### Material supplied
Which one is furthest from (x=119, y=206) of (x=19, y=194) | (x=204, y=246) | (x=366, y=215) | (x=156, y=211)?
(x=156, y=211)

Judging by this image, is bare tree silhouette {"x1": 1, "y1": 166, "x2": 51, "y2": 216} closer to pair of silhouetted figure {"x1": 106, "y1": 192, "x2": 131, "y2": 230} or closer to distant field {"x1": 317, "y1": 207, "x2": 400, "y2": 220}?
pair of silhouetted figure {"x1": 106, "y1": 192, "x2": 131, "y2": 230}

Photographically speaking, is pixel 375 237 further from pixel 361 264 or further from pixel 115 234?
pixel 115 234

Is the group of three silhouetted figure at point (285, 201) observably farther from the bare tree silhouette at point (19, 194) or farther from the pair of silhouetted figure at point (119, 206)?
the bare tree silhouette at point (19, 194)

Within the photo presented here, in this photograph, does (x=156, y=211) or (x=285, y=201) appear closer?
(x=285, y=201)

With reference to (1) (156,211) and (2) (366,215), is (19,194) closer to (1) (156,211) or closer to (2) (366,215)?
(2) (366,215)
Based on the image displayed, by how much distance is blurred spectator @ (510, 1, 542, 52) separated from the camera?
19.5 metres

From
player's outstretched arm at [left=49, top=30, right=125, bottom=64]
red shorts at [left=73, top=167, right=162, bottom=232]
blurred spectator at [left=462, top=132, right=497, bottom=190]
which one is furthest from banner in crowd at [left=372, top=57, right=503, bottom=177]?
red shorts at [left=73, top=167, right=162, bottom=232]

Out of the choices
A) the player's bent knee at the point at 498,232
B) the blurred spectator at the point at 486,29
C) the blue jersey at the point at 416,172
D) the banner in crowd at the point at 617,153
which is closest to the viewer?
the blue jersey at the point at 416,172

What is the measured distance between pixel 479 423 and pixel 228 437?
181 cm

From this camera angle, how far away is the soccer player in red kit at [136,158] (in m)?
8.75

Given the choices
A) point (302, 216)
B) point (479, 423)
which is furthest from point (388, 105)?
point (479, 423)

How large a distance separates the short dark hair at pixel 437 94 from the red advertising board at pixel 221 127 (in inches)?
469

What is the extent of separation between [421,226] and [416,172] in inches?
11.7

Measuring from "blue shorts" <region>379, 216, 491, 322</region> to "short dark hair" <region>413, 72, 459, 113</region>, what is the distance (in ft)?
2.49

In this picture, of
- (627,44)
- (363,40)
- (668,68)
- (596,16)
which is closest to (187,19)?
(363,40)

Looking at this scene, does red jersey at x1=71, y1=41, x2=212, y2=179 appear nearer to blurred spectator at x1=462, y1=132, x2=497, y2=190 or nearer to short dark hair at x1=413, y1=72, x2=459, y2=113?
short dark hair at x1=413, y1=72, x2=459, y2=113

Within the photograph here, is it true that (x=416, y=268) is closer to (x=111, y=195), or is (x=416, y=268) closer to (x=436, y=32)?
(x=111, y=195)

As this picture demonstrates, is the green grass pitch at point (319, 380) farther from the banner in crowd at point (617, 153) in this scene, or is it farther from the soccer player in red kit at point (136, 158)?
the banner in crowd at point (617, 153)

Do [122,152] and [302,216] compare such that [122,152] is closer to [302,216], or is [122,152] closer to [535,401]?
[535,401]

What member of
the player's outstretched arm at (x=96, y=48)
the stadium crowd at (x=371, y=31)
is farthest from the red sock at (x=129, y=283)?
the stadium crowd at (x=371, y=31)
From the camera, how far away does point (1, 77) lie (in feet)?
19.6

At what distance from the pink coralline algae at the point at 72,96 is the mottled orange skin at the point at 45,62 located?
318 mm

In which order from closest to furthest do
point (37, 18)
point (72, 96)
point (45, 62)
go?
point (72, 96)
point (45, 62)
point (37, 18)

### Problem details
Write out all of the material above word for word.

### Reply
Which one is furthest from (x=119, y=206) of (x=19, y=194) | (x=204, y=246) | (x=366, y=215) | (x=156, y=211)?
(x=156, y=211)

Judging by this image, is bare tree silhouette {"x1": 1, "y1": 166, "x2": 51, "y2": 216} closer to pair of silhouetted figure {"x1": 106, "y1": 192, "x2": 131, "y2": 230} or closer to distant field {"x1": 317, "y1": 207, "x2": 400, "y2": 220}?
pair of silhouetted figure {"x1": 106, "y1": 192, "x2": 131, "y2": 230}

Photographically speaking, is pixel 375 237 further from pixel 361 264 or further from pixel 115 234?
pixel 115 234

Is the group of three silhouetted figure at point (285, 201) observably farther from the bare tree silhouette at point (19, 194) or farther from the pair of silhouetted figure at point (119, 206)?
the bare tree silhouette at point (19, 194)

Within the photo presented here, in this photograph, does (x=156, y=211) or (x=285, y=201) appear closer?
(x=285, y=201)

With reference to (1) (156,211) and (2) (366,215), is (19,194) closer to (1) (156,211) or closer to (2) (366,215)?
(2) (366,215)
Based on the image displayed, by how much distance is blurred spectator @ (510, 1, 542, 52) separated from the camera?
19.5 metres

From
player's outstretched arm at [left=49, top=30, right=125, bottom=64]
red shorts at [left=73, top=167, right=162, bottom=232]
blurred spectator at [left=462, top=132, right=497, bottom=190]
which one is furthest from banner in crowd at [left=372, top=57, right=503, bottom=177]?
red shorts at [left=73, top=167, right=162, bottom=232]

Out of the choices
A) the player's bent knee at the point at 498,232
B) the blurred spectator at the point at 486,29
C) the blue jersey at the point at 416,172
D) the banner in crowd at the point at 617,153
which is closest to the viewer?
the blue jersey at the point at 416,172

What is the measured distance between pixel 479 423 and pixel 228 437?
181 cm

From this camera angle, how far away is the soccer player in red kit at [136,158] (in m)?
8.75

Given the choices
A) point (302, 216)
B) point (479, 423)
which is furthest from point (388, 105)?
point (479, 423)

How large a distance separates the short dark hair at pixel 437 94 from the red advertising board at pixel 221 127 (in inches)?
469

What is the extent of separation between [421,226] and [416,172] in inches?
11.7

Measuring from "blue shorts" <region>379, 216, 491, 322</region> to "short dark hair" <region>413, 72, 459, 113</region>, what is the distance (in ft)?
2.49

In this picture, of
- (627,44)
- (363,40)
- (668,68)
- (596,16)
which is closest to (187,19)?
(363,40)

Looking at this scene, does red jersey at x1=71, y1=41, x2=212, y2=179 appear nearer to blurred spectator at x1=462, y1=132, x2=497, y2=190 or nearer to short dark hair at x1=413, y1=72, x2=459, y2=113?
short dark hair at x1=413, y1=72, x2=459, y2=113

Within the photograph here, is it true that (x=416, y=268) is closer to (x=111, y=195), or is (x=416, y=268) closer to (x=436, y=32)?
(x=111, y=195)

As this picture demonstrates, is the green grass pitch at point (319, 380) farther from the banner in crowd at point (617, 153) in this scene, or is it farther from the soccer player in red kit at point (136, 158)?
the banner in crowd at point (617, 153)

Do [122,152] and [302,216] compare such that [122,152] is closer to [302,216], or is [122,152] closer to [535,401]?
[535,401]

What member of
the player's outstretched arm at (x=96, y=48)
the stadium crowd at (x=371, y=31)
is farthest from the red sock at (x=129, y=283)?
the stadium crowd at (x=371, y=31)
From the camera, how far away does point (1, 77) lie (in feet)?
19.6

At what distance from the pink coralline algae at the point at 72,96 is the mottled orange skin at the point at 45,62 located?
318 mm

In which order from closest to furthest do
point (37, 18)
point (72, 96)
point (45, 62)
go?
point (72, 96)
point (45, 62)
point (37, 18)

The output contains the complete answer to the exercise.